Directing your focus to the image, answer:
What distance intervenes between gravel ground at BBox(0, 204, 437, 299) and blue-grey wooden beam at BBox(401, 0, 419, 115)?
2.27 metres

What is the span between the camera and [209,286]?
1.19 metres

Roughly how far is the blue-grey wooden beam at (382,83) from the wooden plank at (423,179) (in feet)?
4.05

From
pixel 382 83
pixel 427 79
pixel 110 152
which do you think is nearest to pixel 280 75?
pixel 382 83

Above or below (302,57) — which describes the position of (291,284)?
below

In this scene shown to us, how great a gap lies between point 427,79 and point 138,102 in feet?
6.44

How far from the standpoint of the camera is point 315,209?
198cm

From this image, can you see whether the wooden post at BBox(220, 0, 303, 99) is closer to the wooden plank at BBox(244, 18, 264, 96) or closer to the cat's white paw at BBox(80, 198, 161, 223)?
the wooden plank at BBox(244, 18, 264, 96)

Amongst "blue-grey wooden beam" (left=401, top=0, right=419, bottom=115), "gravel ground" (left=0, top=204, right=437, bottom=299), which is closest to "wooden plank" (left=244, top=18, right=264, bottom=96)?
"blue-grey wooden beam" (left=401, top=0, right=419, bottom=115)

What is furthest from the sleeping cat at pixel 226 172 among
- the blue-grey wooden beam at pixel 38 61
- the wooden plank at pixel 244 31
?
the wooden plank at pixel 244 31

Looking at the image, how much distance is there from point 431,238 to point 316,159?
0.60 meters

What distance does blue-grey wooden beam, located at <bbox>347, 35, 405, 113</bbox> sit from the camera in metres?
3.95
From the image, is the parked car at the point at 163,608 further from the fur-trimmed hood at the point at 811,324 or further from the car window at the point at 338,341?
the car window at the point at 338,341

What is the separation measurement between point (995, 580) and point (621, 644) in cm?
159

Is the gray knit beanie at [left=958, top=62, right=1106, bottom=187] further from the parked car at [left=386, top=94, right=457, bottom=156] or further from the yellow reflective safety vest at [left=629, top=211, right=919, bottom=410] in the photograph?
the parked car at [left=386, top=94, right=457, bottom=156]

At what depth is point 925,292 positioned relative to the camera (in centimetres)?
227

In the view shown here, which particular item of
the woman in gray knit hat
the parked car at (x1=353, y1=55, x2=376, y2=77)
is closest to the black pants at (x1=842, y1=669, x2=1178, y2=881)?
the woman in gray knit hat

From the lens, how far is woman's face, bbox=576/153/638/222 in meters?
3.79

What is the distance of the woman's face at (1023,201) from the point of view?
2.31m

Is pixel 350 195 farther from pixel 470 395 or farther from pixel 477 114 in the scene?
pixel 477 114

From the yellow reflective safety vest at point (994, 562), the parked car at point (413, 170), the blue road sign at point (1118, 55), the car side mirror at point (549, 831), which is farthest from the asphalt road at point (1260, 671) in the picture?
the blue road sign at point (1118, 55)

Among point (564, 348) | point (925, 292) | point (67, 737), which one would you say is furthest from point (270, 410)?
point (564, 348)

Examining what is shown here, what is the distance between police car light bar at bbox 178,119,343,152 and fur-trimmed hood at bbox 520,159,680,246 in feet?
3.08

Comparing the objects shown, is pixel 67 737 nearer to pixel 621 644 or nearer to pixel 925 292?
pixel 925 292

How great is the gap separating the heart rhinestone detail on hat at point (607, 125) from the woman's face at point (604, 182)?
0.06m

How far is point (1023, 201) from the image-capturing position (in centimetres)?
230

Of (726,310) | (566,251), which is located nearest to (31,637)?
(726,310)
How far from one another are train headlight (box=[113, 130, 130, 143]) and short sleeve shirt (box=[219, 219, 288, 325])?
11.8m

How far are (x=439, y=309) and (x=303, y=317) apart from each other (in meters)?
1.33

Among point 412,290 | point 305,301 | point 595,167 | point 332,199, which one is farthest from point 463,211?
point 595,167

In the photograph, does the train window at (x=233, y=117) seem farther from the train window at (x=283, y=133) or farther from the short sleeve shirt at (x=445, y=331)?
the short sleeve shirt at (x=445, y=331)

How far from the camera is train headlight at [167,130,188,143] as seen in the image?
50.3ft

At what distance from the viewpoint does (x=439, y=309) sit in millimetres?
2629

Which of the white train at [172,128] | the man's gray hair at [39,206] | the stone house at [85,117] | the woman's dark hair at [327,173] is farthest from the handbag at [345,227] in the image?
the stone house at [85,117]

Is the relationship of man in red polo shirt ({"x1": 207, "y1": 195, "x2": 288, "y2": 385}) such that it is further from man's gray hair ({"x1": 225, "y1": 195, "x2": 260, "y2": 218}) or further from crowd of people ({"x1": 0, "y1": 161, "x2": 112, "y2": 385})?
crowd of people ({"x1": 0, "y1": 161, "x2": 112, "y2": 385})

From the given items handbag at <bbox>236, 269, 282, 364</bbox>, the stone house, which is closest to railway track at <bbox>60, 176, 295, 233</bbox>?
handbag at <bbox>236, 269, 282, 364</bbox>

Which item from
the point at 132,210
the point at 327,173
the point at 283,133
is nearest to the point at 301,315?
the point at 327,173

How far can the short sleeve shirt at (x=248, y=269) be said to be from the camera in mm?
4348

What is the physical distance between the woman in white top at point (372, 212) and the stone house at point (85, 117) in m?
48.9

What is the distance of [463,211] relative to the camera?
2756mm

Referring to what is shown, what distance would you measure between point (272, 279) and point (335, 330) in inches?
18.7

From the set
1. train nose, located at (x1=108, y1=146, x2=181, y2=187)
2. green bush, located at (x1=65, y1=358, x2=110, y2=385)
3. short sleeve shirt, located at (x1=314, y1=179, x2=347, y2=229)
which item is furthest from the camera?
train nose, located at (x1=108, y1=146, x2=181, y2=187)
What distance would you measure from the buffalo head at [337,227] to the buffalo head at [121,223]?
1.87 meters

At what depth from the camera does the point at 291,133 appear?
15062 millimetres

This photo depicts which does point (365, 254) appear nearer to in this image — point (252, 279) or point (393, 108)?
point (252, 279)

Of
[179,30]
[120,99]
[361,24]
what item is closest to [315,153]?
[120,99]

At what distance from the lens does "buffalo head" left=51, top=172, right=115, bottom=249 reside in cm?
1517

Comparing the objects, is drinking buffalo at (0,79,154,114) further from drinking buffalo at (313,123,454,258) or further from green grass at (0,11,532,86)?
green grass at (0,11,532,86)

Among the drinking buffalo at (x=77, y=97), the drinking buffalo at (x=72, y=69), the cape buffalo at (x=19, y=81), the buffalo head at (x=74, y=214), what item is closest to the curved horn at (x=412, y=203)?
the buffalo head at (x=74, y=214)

· · ·

### THE EXERCISE
Copy out the stretch of the material above, from the line containing "What is the distance of [463,211]" through the line containing "1.87 meters", keeping every line unchanged.

### THE SOLUTION
What is the distance of [463,211] relative to the camera?
2756mm

Referring to what is shown, what distance would you measure between point (272, 279) and point (335, 330) in inches?
18.7

From the set
1. train nose, located at (x1=108, y1=146, x2=181, y2=187)
2. green bush, located at (x1=65, y1=358, x2=110, y2=385)
3. short sleeve shirt, located at (x1=314, y1=179, x2=347, y2=229)
which item is furthest from the camera?
train nose, located at (x1=108, y1=146, x2=181, y2=187)
What distance would you measure from the buffalo head at [337,227] to the buffalo head at [121,223]?
1.87 meters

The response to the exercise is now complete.